_Texte source_:
--------------------------------
Le premier protocole additionnel prévoit une procédure de plainte individuelle au Conseil des droits de l’homme. Ce point central du pacte ONU-II garantit les droits citoyens et politiques. 111 états, dont la plupart européens, ont reconnu cette procédure de plainte. Il est choquant et incompréhensible que la Suisse n’ait pas encore ratifié cette procédure. Toutefois, la Suisse se dit maintenant prête à mettre en place une telle procédure.

Ce qu’il manque sans doute, c’est une volonté politique pour mettre les promesses à exécution. Dans sa justification pour le « non, mais… », le Conseil fédéral ne reconnaît ce mécanisme de protection ni comme urgent, ni comme indispensable car la possibilité d’une plainte à la cour européenne des droits de l’homme couvre déjà, selon lui, ce genre de demande. Cela n’est vrai qu’en partie, car dans le Pacte ONU-II, il y a un mécanisme garantissant des droits, qui n’ont pas d’équivalent à la CEDH, comme par exemple le droit des minorités linguistiques, ethniques ou religieuses.

Recommandations refusées

Le refus des recommandations suivantes est, aux yeux de Humanrights.ch, sans fondement et choquant. Nous nous engageons à ce que la discussion soit poursuivie sur les points suivants.

Rendre les droits sociaux « justiciables »

Que la Suisse se soit refusée à reconnaître la justiciabilité des droits sociaux et ce dès le début de l’EPU (par le discours de la Conseillère fédérale Micheline Calmy-Rey le 8 mai 2008 à Genève) peut être considéré comme un acte manqué. A cette occasion, le Conseil fédéral a réaffirmé sa position que, selon le Pacte ONU-I, les droits sociaux sont considérés comme un but pour l’action de l’état, et non pas comme un droit individuelle qui pourrait être poursuivi en justice.

Cette doctrine n’est ni en équivalence de la réalité du droit Suisse, dans lequel les conséquences des droits sociaux, comme le droit à l’aide en cas d’urgence, peuvent être justiciable, ni en concordance avec le dogme du droit contemporain qui veut que les droits sociaux, comme les droits humains citoyens et politiques, puissent être divisé en « justiciables » et « non-justiciables ».

La position de la Suisse est dérangeante, car elle s’était engagée à mettre tous les droits humains « sur le même niveau » lors de son élection au Conseil des droits de l’homme du 27 mars 2006. Le Conseil fédéral a raté une chance de faire concorder le droit international et le droit constitutionnel en considérant les droits sociaux comme ne pouvant pas être poursuivi en justice.

C’est très regrettable que cette recommandation claire ne se soit pas transformée en engagement volontaire afin qu’au moins, au niveau national, les prémisses d’un processus d’apprentissage nécessaire sur ce sujet puissent être mis en place.
--------------------------------
_Extrait de données_:
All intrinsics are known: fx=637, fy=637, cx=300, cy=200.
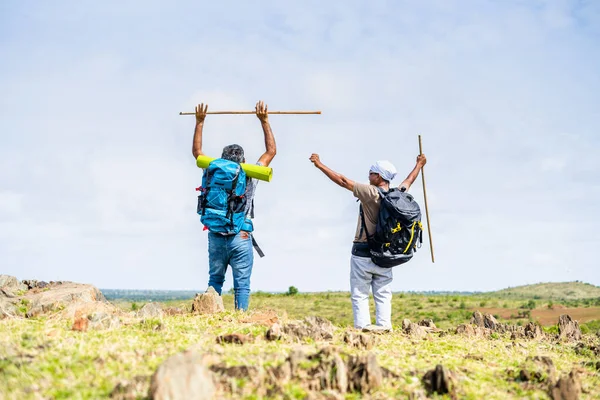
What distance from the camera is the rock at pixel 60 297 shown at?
9.40 m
--------------------------------
_Consignes_:
1. D'après le texte sur la Suisse et les droits humains, combien d'États ont reconnu la procédure de plainte individuelle prévue par le premier protocole additionnel ?
2. Poursuivez le texte sur la Suisse et les droits humains après sa dernière phrase.

_Réponses par tâche_:
1. 111 États, pour la plupart européens.

2.
Ratification de la convention sur les travailleurs migrants

Cette recommandation a été balayée de la discussion par le Conseil fédéral dès le début. Et l’impression qu’il en ressort est que le « non »  reflète une position qui désire éviter toute discussion à ce sujet. Il est nécessaire de comprendre le fondement du fait que les droits humains chez les travailleurs migrants (sans-papiers inclus) ne soit pas plus protégés. Sur ce sujet, il manque non seulement une analyse des moyens suisses mais aussi une discussion ouverte.

Nous considérions cette position comme une diversion. La Suisse reste dans le sillage de la « non-discussion » et du front du refus des états industriels contre la convention des travailleurs migrants, au lieu d’ouvrir un débat considérable sur ce sujet

Recrutement de minorités dans la Police

  • Recruter des minorités dans la Police et préparer une position vers laquelle les minorités peuvent se tourner en cas d’injustice policière

Lorsque le Conseil fédéral refuse de renvoyer cette recommandation aux autorités de la police cantonale, cela n’est pas cohérent. Avec l’argument de l’autonomie cantonale, le Conseil fédéral aurait pu refuser la majorité des recommandations, et plus particulièrement toutes celles en lien avec la violence raciste commise par les policiers. La dernière partie contient également un passage qui parle de la poursuite pénale des auteurs de violence policière. Ceci sera complété à travers la recommandation acceptée au sujet de la création d’un moyen de recours indépendant.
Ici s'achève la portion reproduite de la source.